(Spatial relationship data)
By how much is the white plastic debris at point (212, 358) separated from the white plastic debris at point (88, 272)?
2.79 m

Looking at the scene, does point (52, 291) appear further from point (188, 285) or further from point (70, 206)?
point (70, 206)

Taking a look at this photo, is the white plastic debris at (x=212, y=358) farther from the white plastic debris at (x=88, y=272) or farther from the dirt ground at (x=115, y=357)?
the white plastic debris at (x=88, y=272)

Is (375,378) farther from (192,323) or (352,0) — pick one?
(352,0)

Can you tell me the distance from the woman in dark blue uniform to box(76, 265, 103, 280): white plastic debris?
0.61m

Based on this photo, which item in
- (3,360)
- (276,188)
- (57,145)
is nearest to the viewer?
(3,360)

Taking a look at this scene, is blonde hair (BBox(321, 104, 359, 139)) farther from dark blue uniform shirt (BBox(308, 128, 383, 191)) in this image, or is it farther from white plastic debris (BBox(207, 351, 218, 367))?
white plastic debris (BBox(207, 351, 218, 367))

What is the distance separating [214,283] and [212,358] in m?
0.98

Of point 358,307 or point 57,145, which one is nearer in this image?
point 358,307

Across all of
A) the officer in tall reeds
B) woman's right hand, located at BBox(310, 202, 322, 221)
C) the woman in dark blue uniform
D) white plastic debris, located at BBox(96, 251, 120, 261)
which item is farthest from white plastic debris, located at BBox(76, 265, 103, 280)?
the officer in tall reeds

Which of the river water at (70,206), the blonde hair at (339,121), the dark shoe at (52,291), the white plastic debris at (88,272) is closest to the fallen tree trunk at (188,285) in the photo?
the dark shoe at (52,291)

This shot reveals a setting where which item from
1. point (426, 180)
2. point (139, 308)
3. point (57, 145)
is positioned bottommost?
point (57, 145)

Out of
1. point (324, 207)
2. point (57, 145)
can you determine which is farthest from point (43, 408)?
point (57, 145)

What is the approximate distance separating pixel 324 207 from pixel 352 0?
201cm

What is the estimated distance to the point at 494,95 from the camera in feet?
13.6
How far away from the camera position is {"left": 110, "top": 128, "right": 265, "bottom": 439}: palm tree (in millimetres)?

- What is being asked
Rewrite the data above with "dark blue uniform" renamed to "navy uniform" everywhere it occurs, leaving everything else unchanged.

- Task result
By how much is the white plastic debris at point (212, 358) separated from the white plastic debris at point (88, 272)?
2.79 m

Looking at the scene, does point (52, 291) appear further from point (188, 285) or further from point (70, 206)?
point (70, 206)

Taking a look at this photo, is the white plastic debris at (x=212, y=358) farther from the white plastic debris at (x=88, y=272) or farther from the dirt ground at (x=115, y=357)?
the white plastic debris at (x=88, y=272)

Is (375,378) farther from (192,323) or (352,0) — pick one?
(352,0)

Can you tell me the distance from the woman in navy uniform to box(76, 265, 103, 280): white plastic debris?
0.61m

Based on this photo, which item in
- (3,360)
- (276,188)
- (57,145)
is nearest to the viewer?
(3,360)

Taking a look at this scene, is blonde hair (BBox(321, 104, 359, 139)) farther from navy uniform shirt (BBox(308, 128, 383, 191)) in this image, or is it farther from white plastic debris (BBox(207, 351, 218, 367))?
white plastic debris (BBox(207, 351, 218, 367))

What is the distance separating [214,283] and [212,358] in m?
0.98

Of point 358,307 or point 57,145, which one is nearer in this image?
point 358,307

Across all of
A) the officer in tall reeds
B) woman's right hand, located at BBox(310, 202, 322, 221)
C) the woman in navy uniform
D) white plastic debris, located at BBox(96, 251, 120, 261)
which item is farthest from white plastic debris, located at BBox(76, 265, 103, 280)?
the officer in tall reeds

Which of the river water at (70,206), the blonde hair at (339,121), the dark shoe at (52,291), the white plastic debris at (88,272) is closest to the fallen tree trunk at (188,285) in the photo?
the dark shoe at (52,291)

This shot reveals a setting where which item from
1. point (426, 180)
2. point (139, 308)
3. point (57, 145)
is positioned bottommost?
point (57, 145)

Out of
1. point (324, 207)
2. point (57, 145)
can you determine which is farthest from point (43, 408)?
point (57, 145)

What is the approximate distance separating pixel 324 207 from pixel 352 0?
201cm

What is the estimated distance to the point at 494,95 from the camera in feet?
13.6
How far away from the camera position is {"left": 110, "top": 128, "right": 265, "bottom": 439}: palm tree (in millimetres)?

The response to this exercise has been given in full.